La nota decía simplemente:

Querido Jonathan:

La aldea de Cortton ha caído bajo el influjo de un conjuro maléfico. Han solicitado ayuda de la hermandad. Te ruego los ayudes.

Siempre tuyo,

CALUM SONGMASTER.

Jonathan releyó la carta. Pero siempre decía lo mismo. No había informaciones nuevas. Semejante brevedad no era propia de Calum, pero y si le costaba escribir… Sin embargo, el hecho de que fuera tan escueto lo inquietaba.
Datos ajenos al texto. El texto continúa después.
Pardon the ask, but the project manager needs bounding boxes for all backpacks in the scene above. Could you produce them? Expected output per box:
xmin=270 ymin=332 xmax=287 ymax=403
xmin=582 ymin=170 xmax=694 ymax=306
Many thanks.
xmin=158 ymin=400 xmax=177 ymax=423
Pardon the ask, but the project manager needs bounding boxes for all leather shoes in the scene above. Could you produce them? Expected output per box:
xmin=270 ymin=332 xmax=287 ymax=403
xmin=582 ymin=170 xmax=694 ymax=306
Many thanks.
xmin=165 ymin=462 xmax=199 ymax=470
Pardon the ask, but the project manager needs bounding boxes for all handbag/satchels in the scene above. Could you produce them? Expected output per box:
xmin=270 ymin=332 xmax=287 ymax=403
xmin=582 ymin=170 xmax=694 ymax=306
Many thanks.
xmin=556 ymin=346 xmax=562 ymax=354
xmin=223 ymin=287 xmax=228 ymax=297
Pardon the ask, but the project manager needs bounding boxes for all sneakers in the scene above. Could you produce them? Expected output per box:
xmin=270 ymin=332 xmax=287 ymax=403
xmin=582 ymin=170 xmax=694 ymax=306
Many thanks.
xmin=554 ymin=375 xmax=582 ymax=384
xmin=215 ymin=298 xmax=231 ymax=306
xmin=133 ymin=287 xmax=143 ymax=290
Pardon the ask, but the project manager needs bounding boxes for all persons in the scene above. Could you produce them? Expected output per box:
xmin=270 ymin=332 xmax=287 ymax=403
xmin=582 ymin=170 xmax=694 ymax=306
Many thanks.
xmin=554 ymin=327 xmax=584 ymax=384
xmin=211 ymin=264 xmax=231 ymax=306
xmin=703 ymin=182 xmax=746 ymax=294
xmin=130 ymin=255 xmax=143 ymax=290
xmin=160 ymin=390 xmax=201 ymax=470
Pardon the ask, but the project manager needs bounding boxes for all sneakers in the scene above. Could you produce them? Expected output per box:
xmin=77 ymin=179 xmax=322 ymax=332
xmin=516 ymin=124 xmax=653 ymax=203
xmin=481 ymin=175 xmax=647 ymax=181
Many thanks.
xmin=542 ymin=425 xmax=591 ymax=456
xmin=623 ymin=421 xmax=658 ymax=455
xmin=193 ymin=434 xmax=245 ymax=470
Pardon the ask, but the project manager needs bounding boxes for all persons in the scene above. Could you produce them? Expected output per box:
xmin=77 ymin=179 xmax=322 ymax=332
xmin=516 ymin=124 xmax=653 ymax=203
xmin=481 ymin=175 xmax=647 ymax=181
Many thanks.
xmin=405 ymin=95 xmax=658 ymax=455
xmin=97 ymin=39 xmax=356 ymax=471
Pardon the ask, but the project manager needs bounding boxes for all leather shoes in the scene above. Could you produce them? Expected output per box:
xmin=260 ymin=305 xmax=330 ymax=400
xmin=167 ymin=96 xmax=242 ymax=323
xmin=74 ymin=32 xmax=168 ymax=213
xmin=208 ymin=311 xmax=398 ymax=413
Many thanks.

Calum era su contacto, su único vínculo con el resto de la hermandad y quien les encomendaba las misiones que debían llevar a cabo. Jonathan había estado a su servicio durante la mayor parte de su vida adulta, pero no conocía a nadie, aparte de Calum y unos cuantos más, que a su vez recibían órdenes de Calum. En un principio, lo que se pretendía con ello era proteger a los dirigentes de la hermandad. Si uno de.sus componentes era capturado y torturado, sólo podría revelar unos cuantos nombres y, en todo caso, a nadie que fuera irreemplazable. El movimiento no sufriría por ello. Ahora Jonathan se sentía irritado por tantas trabas. Calum estaba agonizando, y si moría sin comunicar sus contactos a nadie, todos los agentes quedarían aislados.

Jonathan podría seguir luchando contra el mal, pero como un vigilante que corre de una catástrofe a otra. Ya no habría un objetivo a largo plazo que lo animara a seguir trabajando. Combatir el mal a solas era algo positivo que hacer con la vida de uno, pero en última instancia inútil. El mal resurgía con mayor rapidez de la que cualquier persona o grupo reducido tardaba en aniquilarlo. Pero si conseguían acabar con el mal que infectaba el país, cortar de raíz la maldad en sus orígenes, entonces ya no aparecerían nuevos monstruos. Si el mal dejaba de reproducirse, sería posible capturar a los monstruos uno a uno y eliminarlos. Incluso desaparecería la magia maléfica, aquella que corrompía a todos los que se valían de la magia. Jonathan no estaba seguro de sí creía esto a pies juntillas. Los magos eran en general débiles, y se dejaban tentar fácilmente. Suspiró.

Sus pensamientos regresaron a Elaine. Colocó la silla al lado de la ventana. Un tenue resplandor ambarino iluminaba la cabaña. Jonathan tardó todavía unos instantes en darse cuenta de que se trataba de un fuego normal y corriente que resplandecía a través de la ventana y la puerta abiertas. Las sombras titilantes acariciaban la nieve al otro lado de la puerta.

Los montones de desechos habían desaparecido. Parecía como si alguien con una enorme escoba hubiera barrido la suciedad de la nieve. ¿Dónde habrían ido a parar todos los restos de la porcelana hecha añicos, los muebles deformados, la suciedad, los trapos podridos? Negó con la cabeza. No estaba seguro de querer saberlo. Esperaba que Lilian, su criada, no hubiera presenciado aquello. Si llegaba a saber lo rápido que podía limpiar la magia, a buen seguro se sentiría tentada.

Por supuesto, según los conocimientos de Jonathan, una persona debía estar maldita por la magia desde su nacimiento. Era algo que uno no podía escoger.

Gersalius se acercó a la puerta abierta de la cabaña. La luz del fuego bañaba su silueta en tonalidades cálidas. Tenía una escoba en la mano.

Jonathan se sentó aún más erguido en su silla. En caso de que el viejo mago se dispusiera a despegar a lomos de la escoba, no quería perdérselo. Había oído hablar de prodigios semejantes, pero nunca los había presenciado.

El mago se inclinó sobre la escoba, con las manos separadas sobre el palo. Las sombras anaranjadas conferían a la escoba un tono dorado, o ¿tal vez sería ése su verdadero color? El mago respiró profundamente, lo que provocó un gran vaho en el aire. ¿Quizá una orden?

Jonathan se puso en pie, acercándose al frío cristal.